● Given task:
Without the pictures, write out all the lines below exactly as they appear.

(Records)
◇ ◇ ◇ ◇

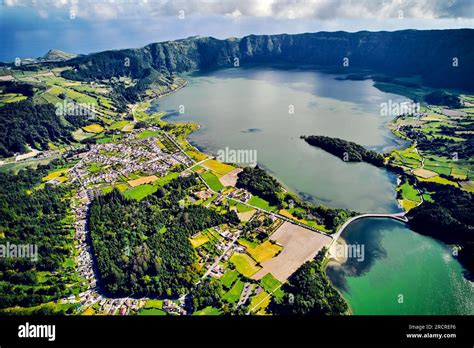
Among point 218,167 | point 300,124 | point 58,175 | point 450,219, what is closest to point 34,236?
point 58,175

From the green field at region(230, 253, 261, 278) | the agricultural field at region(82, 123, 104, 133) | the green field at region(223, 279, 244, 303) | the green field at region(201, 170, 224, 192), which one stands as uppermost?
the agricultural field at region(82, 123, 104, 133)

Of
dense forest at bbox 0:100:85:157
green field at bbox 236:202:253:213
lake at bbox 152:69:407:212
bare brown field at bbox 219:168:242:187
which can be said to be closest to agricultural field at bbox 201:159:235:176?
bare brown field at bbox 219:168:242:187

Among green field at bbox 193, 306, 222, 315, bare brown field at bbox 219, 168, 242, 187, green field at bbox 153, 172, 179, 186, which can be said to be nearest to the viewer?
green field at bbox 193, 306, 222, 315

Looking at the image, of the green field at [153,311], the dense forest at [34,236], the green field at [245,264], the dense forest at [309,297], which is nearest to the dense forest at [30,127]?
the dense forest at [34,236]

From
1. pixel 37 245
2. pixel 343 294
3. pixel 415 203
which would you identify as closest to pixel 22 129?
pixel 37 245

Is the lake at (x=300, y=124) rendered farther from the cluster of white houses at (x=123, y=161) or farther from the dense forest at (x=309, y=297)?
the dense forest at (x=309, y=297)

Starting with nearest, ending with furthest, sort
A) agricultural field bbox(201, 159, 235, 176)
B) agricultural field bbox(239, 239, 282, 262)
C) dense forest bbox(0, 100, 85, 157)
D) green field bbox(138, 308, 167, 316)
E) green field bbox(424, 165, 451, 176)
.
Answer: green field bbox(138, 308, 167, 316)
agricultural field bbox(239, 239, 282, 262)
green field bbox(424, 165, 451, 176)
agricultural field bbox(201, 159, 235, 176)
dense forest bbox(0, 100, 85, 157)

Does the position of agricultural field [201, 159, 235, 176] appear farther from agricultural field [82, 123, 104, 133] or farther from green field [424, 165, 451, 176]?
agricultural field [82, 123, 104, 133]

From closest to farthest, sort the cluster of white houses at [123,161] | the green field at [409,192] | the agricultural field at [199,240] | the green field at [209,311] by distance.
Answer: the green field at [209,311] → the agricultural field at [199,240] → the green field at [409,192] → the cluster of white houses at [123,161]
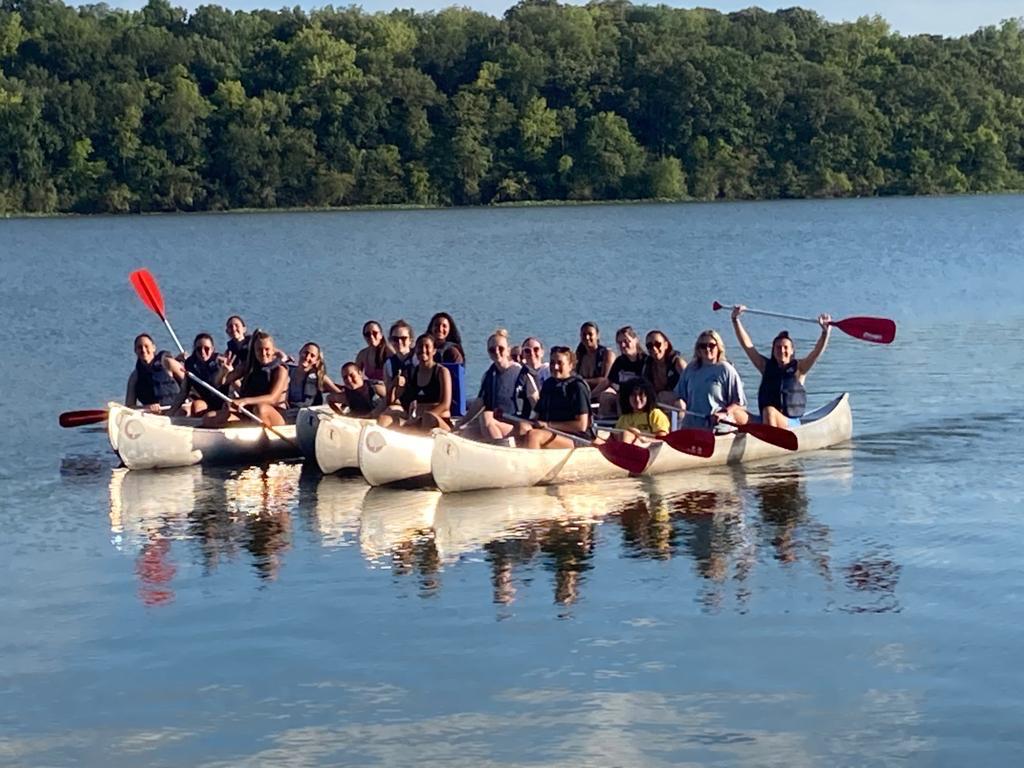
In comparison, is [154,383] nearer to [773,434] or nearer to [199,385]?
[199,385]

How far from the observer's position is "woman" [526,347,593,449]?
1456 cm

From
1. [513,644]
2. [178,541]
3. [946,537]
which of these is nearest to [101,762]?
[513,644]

◇ ◇ ◇ ◇

● Result of the exercise:
Among point 218,167 | point 300,124 | point 58,175 | point 450,219, what is closest to point 34,236?
point 58,175

From the green field at region(230, 253, 261, 278) | the agricultural field at region(82, 123, 104, 133) | the green field at region(223, 279, 244, 303) | the green field at region(201, 170, 224, 192), which one stands as uppermost?
the agricultural field at region(82, 123, 104, 133)

Of
dense forest at bbox 0:100:85:157
green field at bbox 236:202:253:213
lake at bbox 152:69:407:212
bare brown field at bbox 219:168:242:187
which can be said to be closest to agricultural field at bbox 201:159:235:176?
bare brown field at bbox 219:168:242:187

Among green field at bbox 193, 306, 222, 315, bare brown field at bbox 219, 168, 242, 187, green field at bbox 153, 172, 179, 186, which can be said to be nearest to the viewer?
green field at bbox 193, 306, 222, 315

Looking at the image, of the green field at [153,311], the dense forest at [34,236], the green field at [245,264], the dense forest at [309,297], which is nearest to the dense forest at [30,127]?
the dense forest at [34,236]

From
1. pixel 37 245
2. pixel 343 294
3. pixel 415 203
which would you identify as closest to pixel 22 129?
pixel 37 245

Is the lake at (x=300, y=124) rendered farther from the cluster of white houses at (x=123, y=161) or farther from the dense forest at (x=309, y=297)?
the dense forest at (x=309, y=297)

Starting with nearest, ending with furthest, sort
A) agricultural field bbox(201, 159, 235, 176)
B) agricultural field bbox(239, 239, 282, 262)
C) dense forest bbox(0, 100, 85, 157)
D) green field bbox(138, 308, 167, 316)
E) green field bbox(424, 165, 451, 176)
.
Answer: green field bbox(138, 308, 167, 316)
agricultural field bbox(239, 239, 282, 262)
green field bbox(424, 165, 451, 176)
agricultural field bbox(201, 159, 235, 176)
dense forest bbox(0, 100, 85, 157)

Does the position of agricultural field [201, 159, 235, 176] appear farther from agricultural field [82, 123, 104, 133] or farther from green field [424, 165, 451, 176]?
agricultural field [82, 123, 104, 133]

From closest to farthest, sort the cluster of white houses at [123,161] | the green field at [409,192] | the agricultural field at [199,240] | the green field at [209,311] by distance.
Answer: the green field at [209,311] → the agricultural field at [199,240] → the green field at [409,192] → the cluster of white houses at [123,161]
In comparison, is [154,383] nearer to [773,434] or nearer to [199,385]?
[199,385]

How far from the observer's position is "woman" [526,347,593,449]?
1456 cm

From
1. [513,644]
2. [178,541]
3. [946,537]
which of these is nearest to [101,762]?
[513,644]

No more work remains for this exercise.